▸ **AUSZUG**:
──────────────────────────────

Berlin, Mitte der 2010er Jahre. Ein Journalist mit dem – einst zu Sowjetzeiten gekauften – Namen Leo Puschkin schreibt für eine Berliner Zeitung, ein „Regionalblatt mit bundesweiter Ambition“. Irgendwann beauftragt seine Vorgesetzte ihn, sich verdeckt vom russischen Auslandssender einstellen zu lassen und über dessen Praktiken zu berichten. Dieser Job zwingt Puschkin dazu, sich mit seiner Herkunft, seinem „inneren Osten“ auseinanderzusetzen, gar „knietief durch ostigen Sumpf zu waten“, wo er sonst ideologische Gräben meidet: „Ich bereute nicht, welche Seite ich zu wählen drohte – sondern hasste es, mich überhaupt für eine zu entscheiden.“ Stattdessen streckt er in seiner Freizeit mit einem Kumpel lieber Kaviar und navigiert – meist unter Einfluss diverser Spirituosen – durch die Fallstricke seines Reporterdaseins. Weil der Undercover-Auftrag nicht läuft wie geplant, schreibt Puschkin die Geschichte achteinhalb Jahre später trotz unterzeichneter Schweigeverpflichtung als Roman auf.

──────────────────────────────

▸ **BEREITGESTELLTE DATEN**:
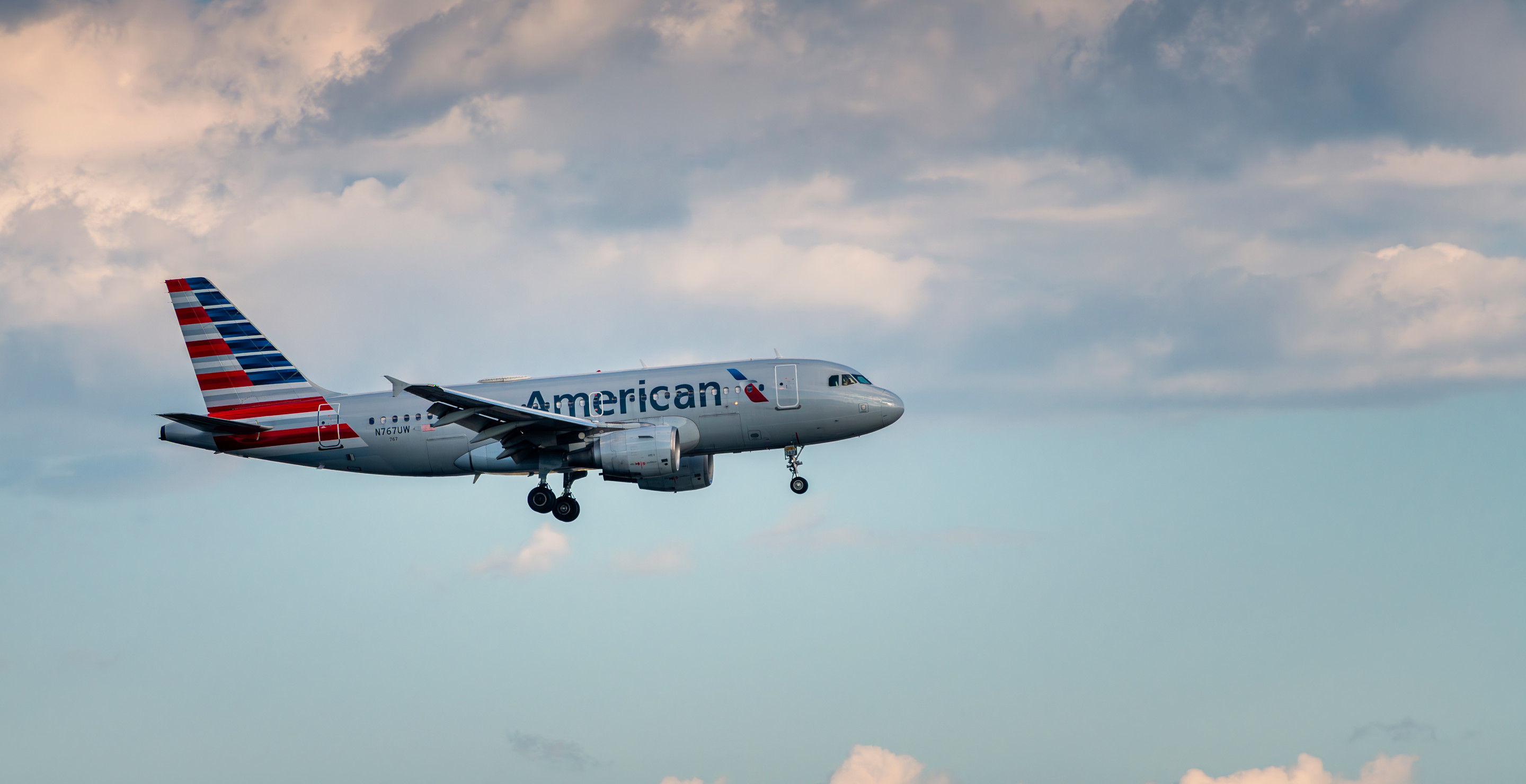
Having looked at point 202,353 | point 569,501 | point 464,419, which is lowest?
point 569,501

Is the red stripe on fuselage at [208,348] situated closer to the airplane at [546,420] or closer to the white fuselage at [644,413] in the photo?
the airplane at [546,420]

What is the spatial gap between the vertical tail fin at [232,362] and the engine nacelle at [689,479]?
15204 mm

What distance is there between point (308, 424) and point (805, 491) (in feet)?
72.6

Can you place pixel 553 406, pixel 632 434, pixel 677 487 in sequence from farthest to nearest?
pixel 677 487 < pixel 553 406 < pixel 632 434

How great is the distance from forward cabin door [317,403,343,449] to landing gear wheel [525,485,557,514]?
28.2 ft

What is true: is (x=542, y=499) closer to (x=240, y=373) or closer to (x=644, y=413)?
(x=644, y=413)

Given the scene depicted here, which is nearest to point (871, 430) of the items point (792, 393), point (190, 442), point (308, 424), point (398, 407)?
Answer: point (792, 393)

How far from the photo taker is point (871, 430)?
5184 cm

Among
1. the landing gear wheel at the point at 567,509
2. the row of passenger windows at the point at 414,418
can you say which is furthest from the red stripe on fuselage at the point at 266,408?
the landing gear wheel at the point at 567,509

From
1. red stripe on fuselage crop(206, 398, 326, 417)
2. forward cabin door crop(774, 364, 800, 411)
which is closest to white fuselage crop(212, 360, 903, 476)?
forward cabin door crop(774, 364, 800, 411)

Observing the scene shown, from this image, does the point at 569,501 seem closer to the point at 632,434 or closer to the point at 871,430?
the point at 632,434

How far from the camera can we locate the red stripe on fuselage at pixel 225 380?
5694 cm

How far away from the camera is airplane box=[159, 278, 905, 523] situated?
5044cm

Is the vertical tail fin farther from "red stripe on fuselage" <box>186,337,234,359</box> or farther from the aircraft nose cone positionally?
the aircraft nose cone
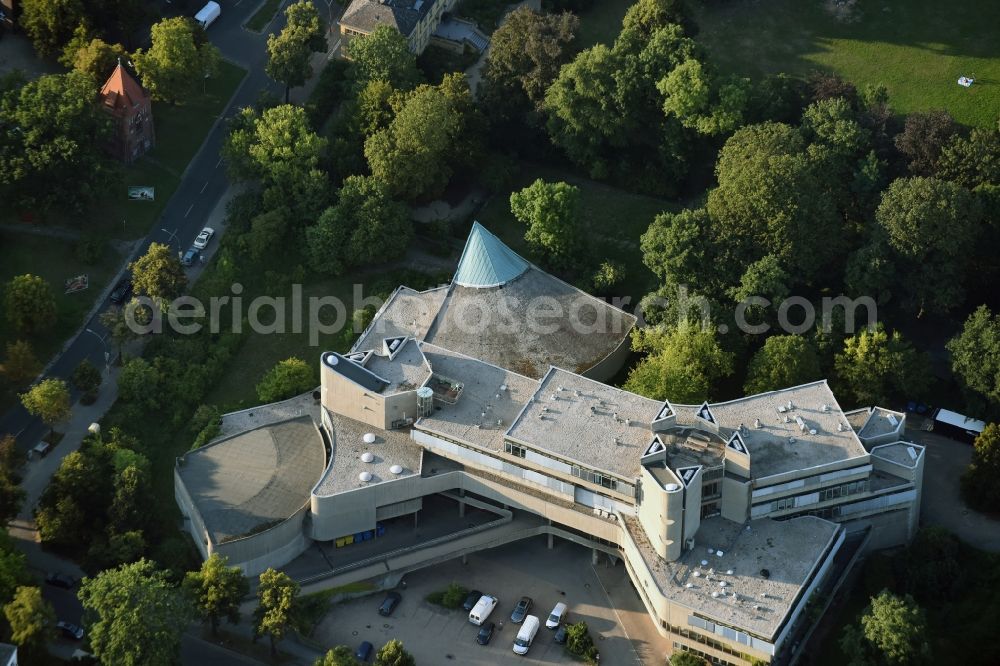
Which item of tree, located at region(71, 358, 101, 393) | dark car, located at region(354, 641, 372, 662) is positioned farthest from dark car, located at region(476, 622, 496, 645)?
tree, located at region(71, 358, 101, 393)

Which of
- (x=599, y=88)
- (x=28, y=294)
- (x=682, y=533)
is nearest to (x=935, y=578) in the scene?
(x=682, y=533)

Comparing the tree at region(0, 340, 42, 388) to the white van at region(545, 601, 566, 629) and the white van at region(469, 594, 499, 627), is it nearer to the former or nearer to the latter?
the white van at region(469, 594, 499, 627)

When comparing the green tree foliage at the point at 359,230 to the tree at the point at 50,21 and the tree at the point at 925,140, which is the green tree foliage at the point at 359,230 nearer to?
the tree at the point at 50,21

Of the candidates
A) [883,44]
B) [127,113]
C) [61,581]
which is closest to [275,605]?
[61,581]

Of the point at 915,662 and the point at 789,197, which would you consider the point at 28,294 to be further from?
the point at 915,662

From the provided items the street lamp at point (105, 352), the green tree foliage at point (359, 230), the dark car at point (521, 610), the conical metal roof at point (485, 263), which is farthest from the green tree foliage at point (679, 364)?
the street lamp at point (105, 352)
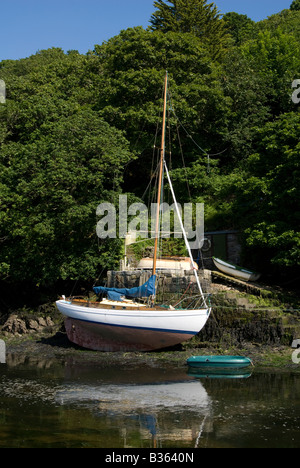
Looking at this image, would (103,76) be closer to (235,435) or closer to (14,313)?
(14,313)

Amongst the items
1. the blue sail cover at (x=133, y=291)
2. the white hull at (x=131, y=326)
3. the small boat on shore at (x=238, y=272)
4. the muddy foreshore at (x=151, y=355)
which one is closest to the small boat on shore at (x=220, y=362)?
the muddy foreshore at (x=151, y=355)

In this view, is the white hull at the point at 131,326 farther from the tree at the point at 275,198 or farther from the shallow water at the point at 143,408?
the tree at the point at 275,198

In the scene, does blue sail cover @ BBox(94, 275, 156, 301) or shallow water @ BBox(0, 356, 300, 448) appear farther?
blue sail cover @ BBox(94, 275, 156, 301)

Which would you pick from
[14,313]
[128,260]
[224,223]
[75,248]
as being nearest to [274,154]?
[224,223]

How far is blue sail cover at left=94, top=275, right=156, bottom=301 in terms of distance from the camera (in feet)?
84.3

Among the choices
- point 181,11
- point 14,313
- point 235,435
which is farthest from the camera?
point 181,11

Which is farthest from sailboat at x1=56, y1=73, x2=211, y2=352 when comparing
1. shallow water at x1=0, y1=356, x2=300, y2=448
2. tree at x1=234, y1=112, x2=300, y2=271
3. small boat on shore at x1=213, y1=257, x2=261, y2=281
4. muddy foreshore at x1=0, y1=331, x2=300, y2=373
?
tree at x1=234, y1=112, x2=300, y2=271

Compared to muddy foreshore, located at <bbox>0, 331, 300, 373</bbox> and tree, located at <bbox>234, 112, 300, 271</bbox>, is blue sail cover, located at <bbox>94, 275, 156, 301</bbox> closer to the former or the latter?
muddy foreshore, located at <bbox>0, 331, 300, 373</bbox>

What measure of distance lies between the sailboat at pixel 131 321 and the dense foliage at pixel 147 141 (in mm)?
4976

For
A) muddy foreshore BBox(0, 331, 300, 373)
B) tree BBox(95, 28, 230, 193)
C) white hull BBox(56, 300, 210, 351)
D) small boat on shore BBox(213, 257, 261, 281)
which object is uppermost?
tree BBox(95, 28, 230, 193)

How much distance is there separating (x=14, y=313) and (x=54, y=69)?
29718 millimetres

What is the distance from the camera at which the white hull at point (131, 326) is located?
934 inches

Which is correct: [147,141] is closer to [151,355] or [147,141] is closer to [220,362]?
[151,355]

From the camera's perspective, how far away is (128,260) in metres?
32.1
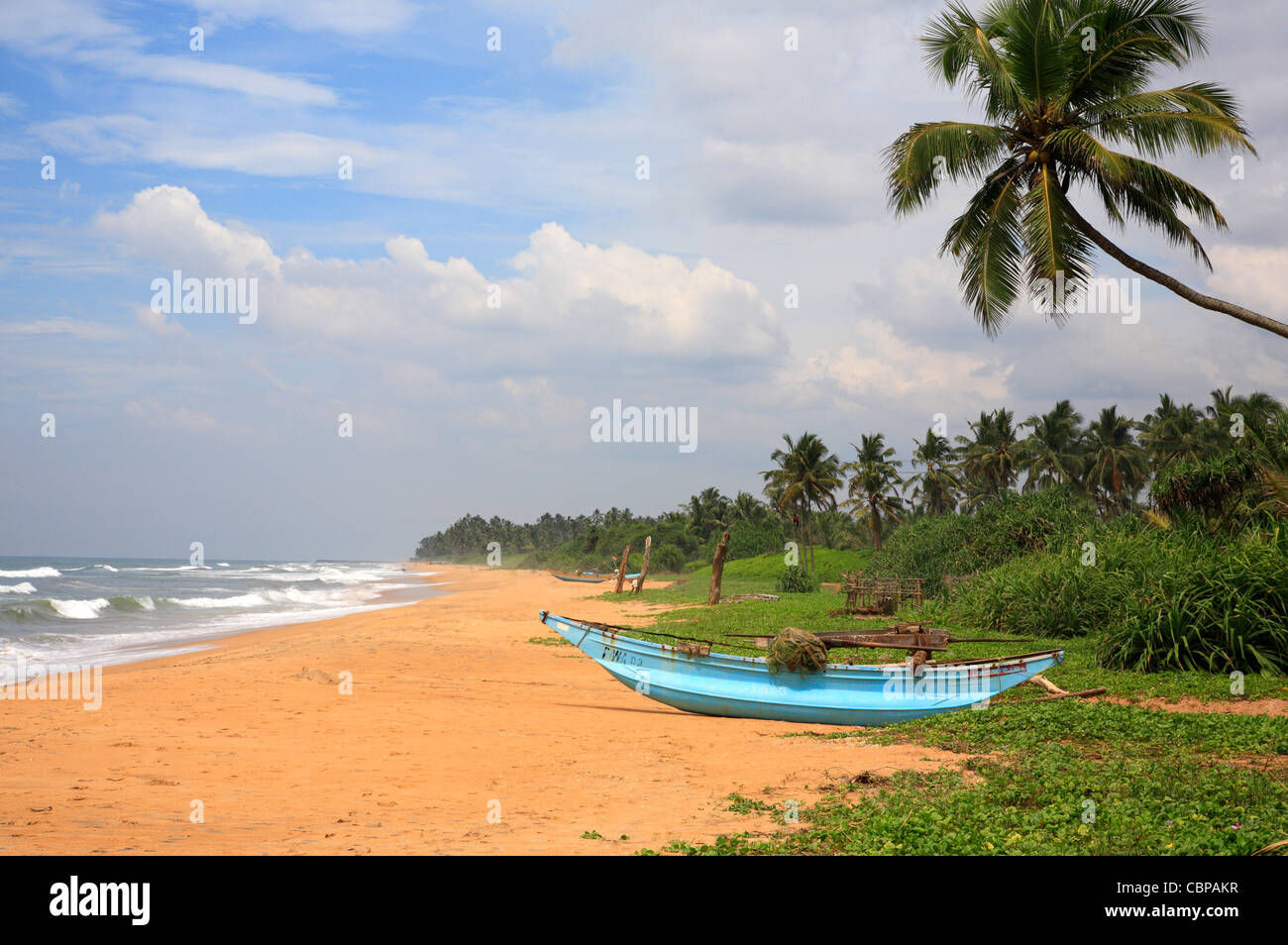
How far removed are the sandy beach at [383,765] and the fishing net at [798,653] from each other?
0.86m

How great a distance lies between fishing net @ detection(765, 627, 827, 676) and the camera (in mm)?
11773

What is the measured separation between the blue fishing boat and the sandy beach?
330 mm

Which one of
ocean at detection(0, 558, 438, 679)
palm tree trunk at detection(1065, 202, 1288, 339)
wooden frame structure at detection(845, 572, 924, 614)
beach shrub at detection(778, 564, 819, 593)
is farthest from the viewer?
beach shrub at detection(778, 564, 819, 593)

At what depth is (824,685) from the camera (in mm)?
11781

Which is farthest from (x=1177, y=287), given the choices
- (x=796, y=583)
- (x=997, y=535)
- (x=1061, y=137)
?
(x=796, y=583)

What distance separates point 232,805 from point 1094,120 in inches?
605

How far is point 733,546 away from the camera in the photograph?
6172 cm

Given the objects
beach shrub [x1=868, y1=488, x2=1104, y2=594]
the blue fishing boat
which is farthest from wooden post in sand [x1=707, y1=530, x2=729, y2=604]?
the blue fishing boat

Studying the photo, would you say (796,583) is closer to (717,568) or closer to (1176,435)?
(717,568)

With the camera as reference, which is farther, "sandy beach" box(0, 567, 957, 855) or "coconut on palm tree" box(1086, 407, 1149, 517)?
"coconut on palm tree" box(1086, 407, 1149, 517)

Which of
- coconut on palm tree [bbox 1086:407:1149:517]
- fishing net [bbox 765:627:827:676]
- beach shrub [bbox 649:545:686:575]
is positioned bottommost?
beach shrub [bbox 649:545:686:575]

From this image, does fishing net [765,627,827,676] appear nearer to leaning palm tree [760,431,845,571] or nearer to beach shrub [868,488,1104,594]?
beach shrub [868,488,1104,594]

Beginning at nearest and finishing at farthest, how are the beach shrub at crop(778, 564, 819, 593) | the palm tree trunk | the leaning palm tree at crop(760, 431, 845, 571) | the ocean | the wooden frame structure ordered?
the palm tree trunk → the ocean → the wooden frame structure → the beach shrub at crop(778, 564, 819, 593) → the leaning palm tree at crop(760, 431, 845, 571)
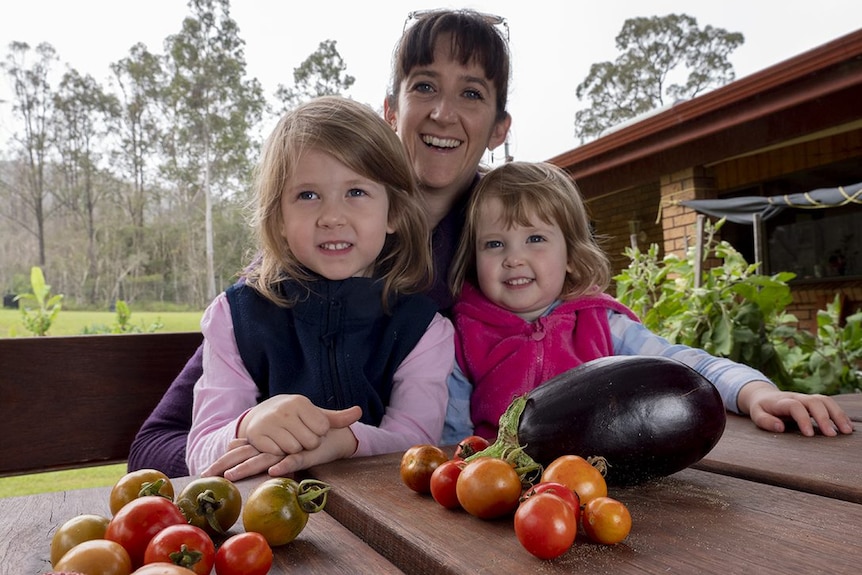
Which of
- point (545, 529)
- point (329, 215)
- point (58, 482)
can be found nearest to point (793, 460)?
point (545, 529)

──────────────────────────────

▸ **AUFGABENSTELLUNG**: Setzen Sie den Auszug über den Journalisten Leo Puschkin im Anschluss an seinen letzten Satz fort.

▸ **IHRE ANTWORT**:
Nikita Afanasjew legt mit „Sputnik“ eine fiktive Autobiografie vor, die trotz ernster Themen mit Leichtigkeit aufwartet – etwa wenn Puschkin versehentlich als Online-Trolls arbeitende Personen während seiner verdeckten Ermittlung enttarnt. Dass ihn der unterwanderte Sender mit einer zusätzlichen Enthüllungsstory über seinen früheren Arbeitgeber beauftragt, führt zu einem herrlichen Verwirrspiel. Autor Afanasjew, selbst Journalist, geht so aus verschiedenen Perspektiven mit der „Journaille“ und den Praktiken rund um möglichst skandalöse Aufmacher ins Gericht. Sein Schreibstil bereitet dabei Vergnügen in jedem Absatz: Er zeichnet mit seiner Sprache reichhaltige Bilder, etwa von der im Vergleich ehrlichen körperlichen Arbeit des Kaviar-Streckens oder von Berlin, das „wie ein leckgeschlagenes Boot behäbig mit Touristen volllief“. Zudem begleitet er seinen Ermittler wider Willen nicht nur empathisch, sondern auch ironisch-distanziert, berichtet er die Ereignisse doch aus der Retrospektive. Auch das offene Ende mit Varianten im Epilog ist selbstironisch gehalten.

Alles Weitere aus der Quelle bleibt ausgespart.